The expression profiles of insulin, NEUROG3 and PTF1A were studied in the developing human pancreas. The insulin mRNA profile showing weak levels until 8–9 wd followed by an increase around 11 wd follows our immunohistological findings where insulin cells are present from 8–9 wk and expand thereafter. The pro-endocrine transcription factor NEUROG3 (2) was already present around 6–7 wd just before islet formation and its expression persists until 22 wk, contrasting with the down-regulation of this gene at late fetal stages in rodents, but in line with the ongoing islet neogenesis described in the human developing pancreas (2931). This increase could also suggest that NEUROG3 has functions other than islet differentiation, such as islet innervation. PTF1A mRNA was detectable at all stages examined, consistent with its immunohistological observation as early as 8 wd, suggesting that PTF1A is also an early marker of human pancreatic progenitors.

Taken together our results show the presence of the active form of the GR as soon as 6 wd and its colocalization with insulin cells from the beginning of islet formation.
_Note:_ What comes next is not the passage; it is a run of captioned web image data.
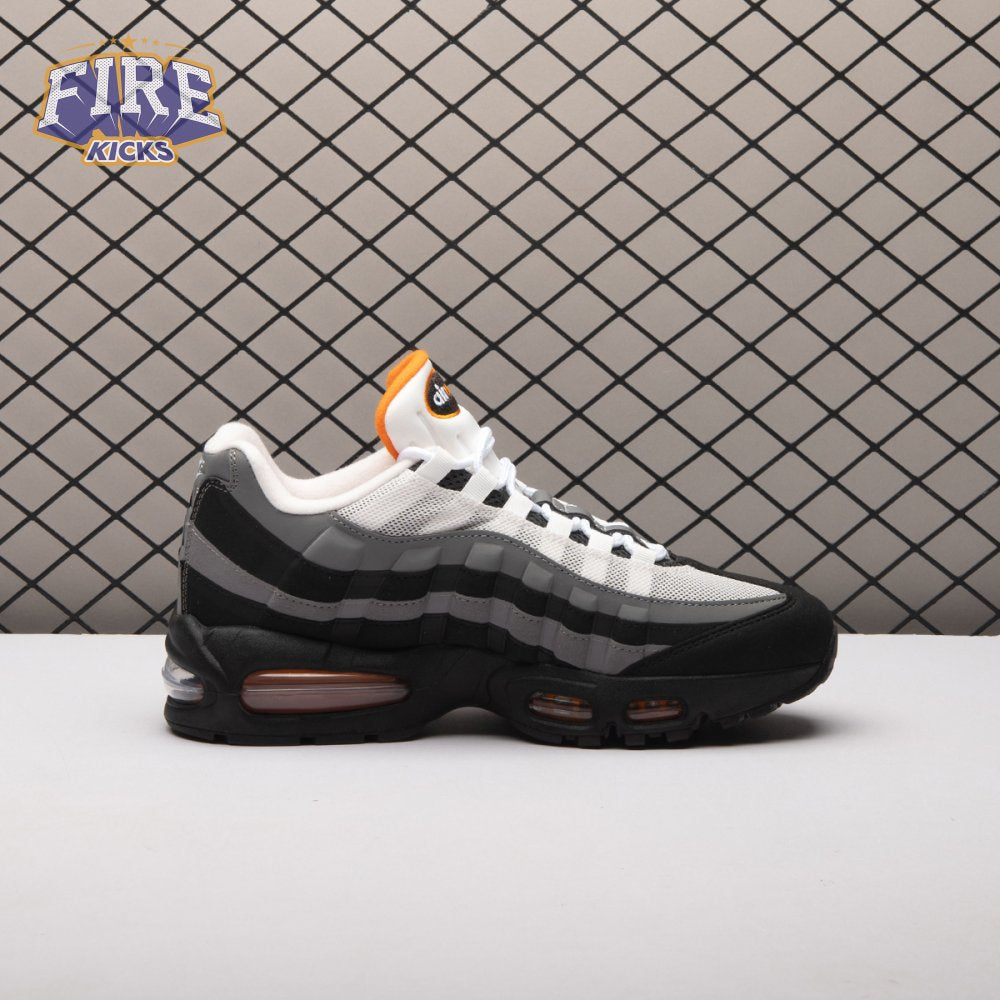Nike Air Max 95 OG Big Bubble Black Bright Ceramic IM5988-010 Men's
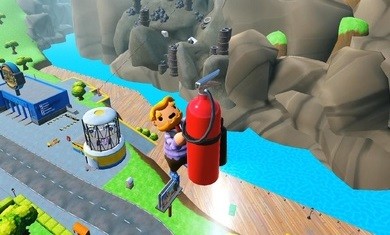 可靠快递1.337截图2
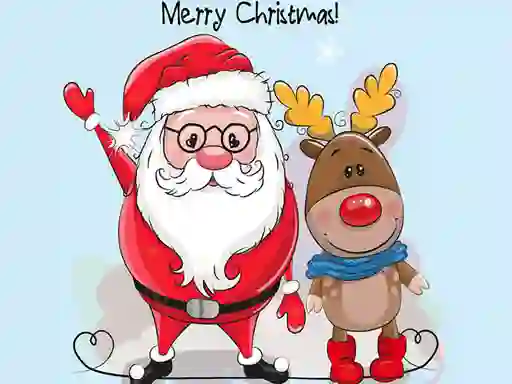 Gra Christmas Fun Hidden Stars w Internecie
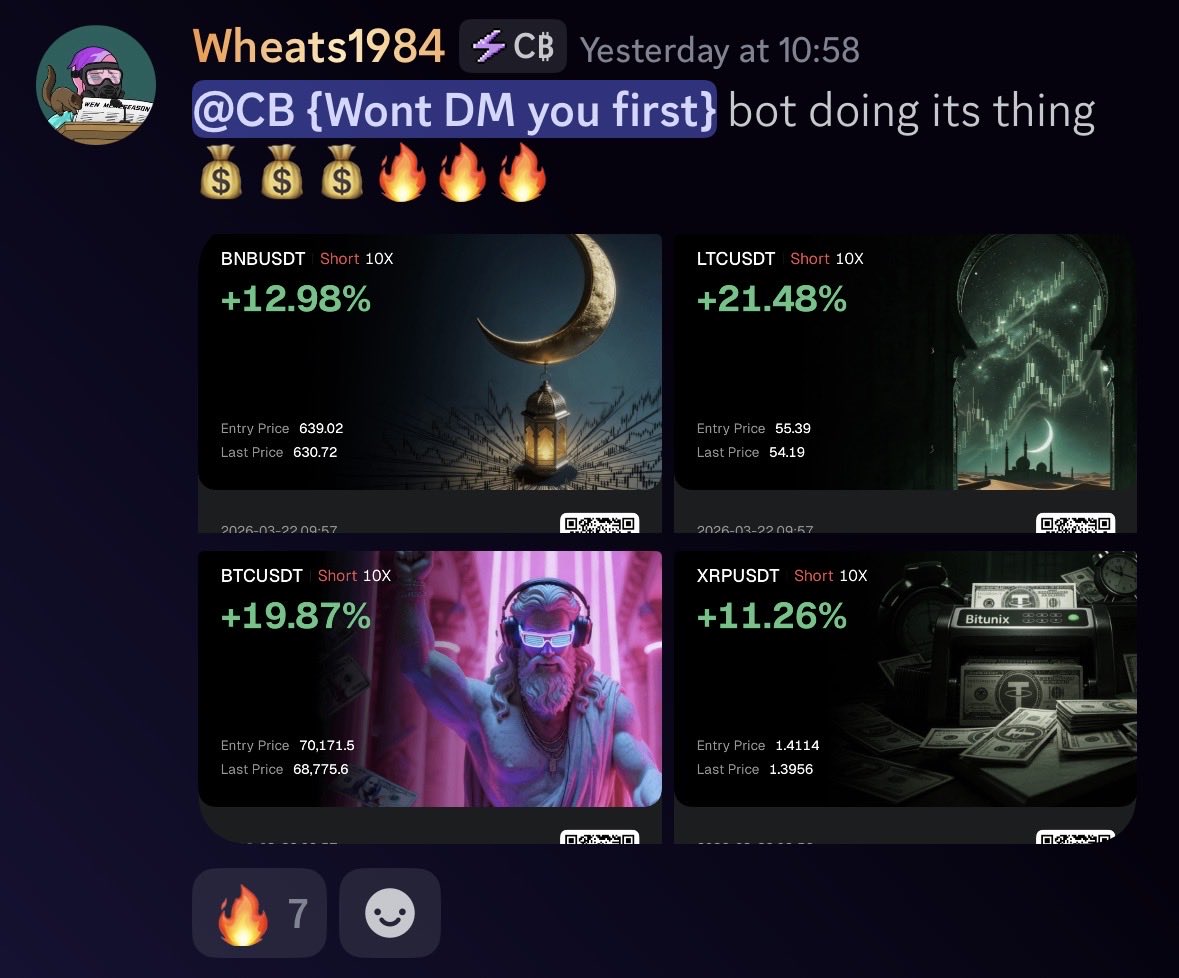 The Mindset Trader tweet media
These data suggest for the first time a potential regulation of human fetal β-cell development by GC. Our data show that the mRNA and protein machinery are present in the human fetus for such a regulation to take place. The GC-sensitive period around islet formation points out the potential harmful action of early prenatal GC treatment or stress on human fetal pancreas development with the risk of developing β-cell insufficiency later in life.